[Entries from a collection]
..........

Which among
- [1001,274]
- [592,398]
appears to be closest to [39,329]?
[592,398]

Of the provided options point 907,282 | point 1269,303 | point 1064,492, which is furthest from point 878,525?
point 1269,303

..........

## Given instruction
Reproduce every one of the entries above character for character, with no changes.

## Full solution
Which among
- [1001,274]
- [592,398]
appears to be closest to [39,329]?
[592,398]

Of the provided options point 907,282 | point 1269,303 | point 1064,492, which is furthest from point 878,525?
point 1269,303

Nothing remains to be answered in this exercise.